Je ne sais plus très bien comment c’est arrivé sur Twitter, mais j’ai promis d’écrire un article sur les sachets cuissons. Et je sais pas très bien comment ça s’est goupillé non plus mais je tease depuis des mois ce foutu article sur les sachets cuissons en sous-entendant que ce sera un monument de journalisme ou je ne sais quoi.

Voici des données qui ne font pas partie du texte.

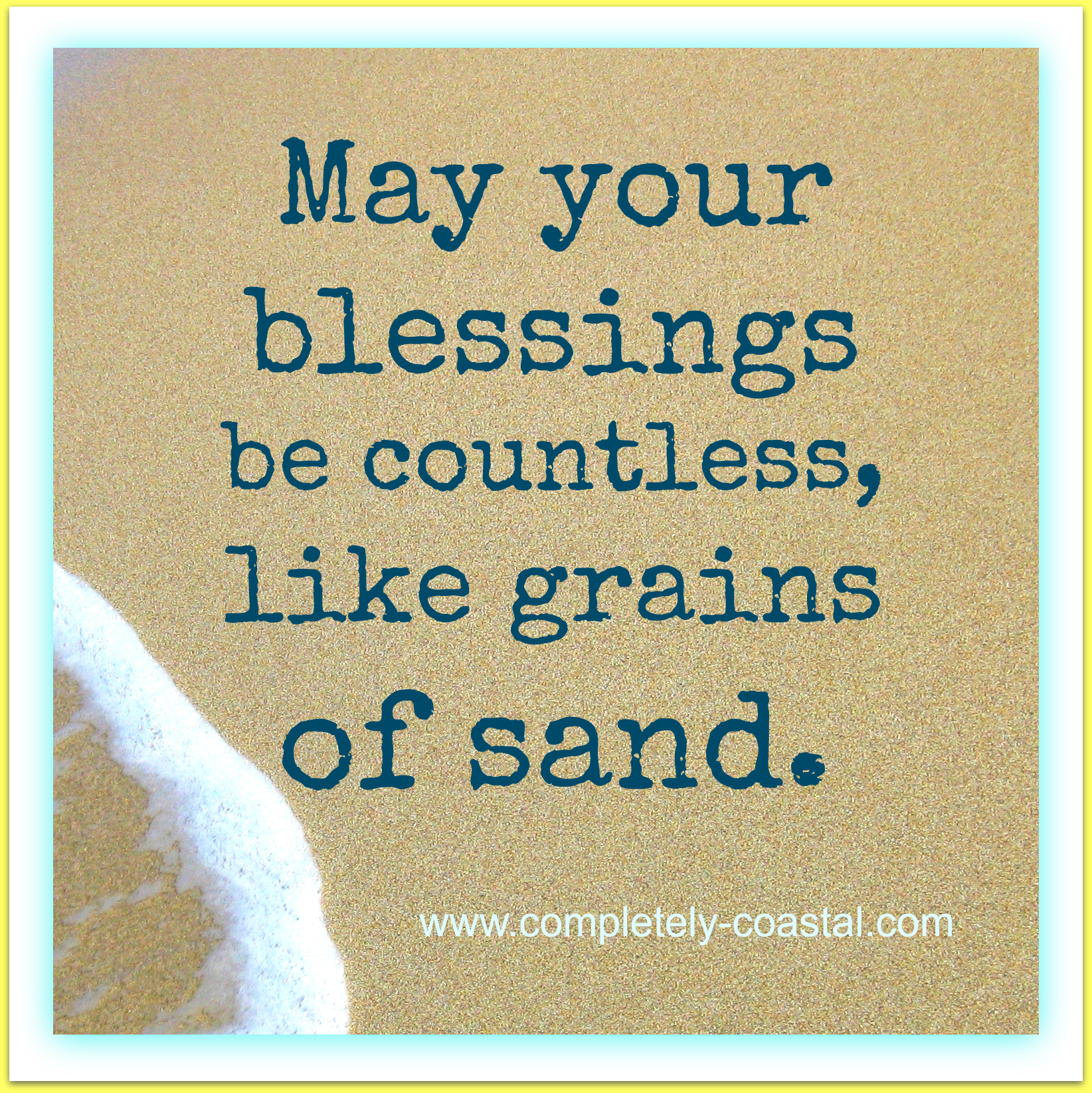 May your blessings be countless, like grains of sand. | Beach ...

J’ai bien essayé de créer une machine à remonter le temps et d’aller voir mon moi du passé en lui disant un truc comme « je n’ai que quelques minutes, il faut que je t’avertisse : ne promet surtout pas un article sur les sachets cuisson, et surtout ne tease pas comme une connasse en disant qu’il sera vachement bien ». Mais d’une part, mes compétences en bricolage ne dépassent l’installation d’une lunette de toilettes et la fabrication de boîtes artisanales à l’odeur de chicorée.

As-tu vu mes boîtes

Elles sont belles, mes boîtes.

Donc c’est raté pour la machine à voyager dans le temps (en plus, ça coûterait probablement un bras, et j’ai déjà vendu mon âme contre une recette de cookies à la patate douce, et puis j’ai besoin de mes deux bras). Pire, si je me trompe je risque d’arriver dans les années 80, et merci mais non merci. D’autre part, je trouve complètement con de déranger mon moi du futur pour si peu alors que si mon moi du passé avait pris la peine de réfléchir deux minutes, elle aurais su que c’était une mauvaise idée de promettre un article sur des sachets cuissons et de teaser comme une connasse.

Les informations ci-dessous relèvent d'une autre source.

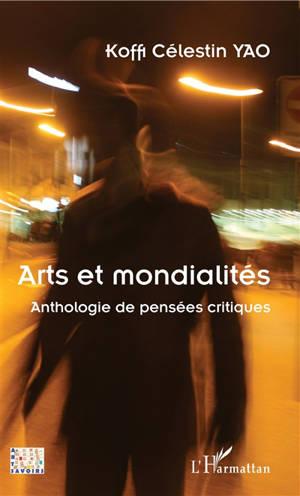 Arts et mondialités : anthologie de pensées critiques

Mais qu’importe. Après tout, c’est vrai que je n’ai jamais réglé mes comptes avec les sachets cuissons. ILS ME METTENT EN COLERE. Donc c’est une très bonne occasion de le faire. Sachez-le, les sachets cuisson sont maléfiques. Je pèse mes mots.

Voici le résumé de mon réquisitoire contre le sachets cuissons :

  1. Les sachets cuisson vous arnaquent

  2. Ils sont probablement mauvais pour la santé

  3. Ils sont pas écolo

  4. Ils servent à rien

1- Commençons par le commencement: l’achat d’un paquet de riz.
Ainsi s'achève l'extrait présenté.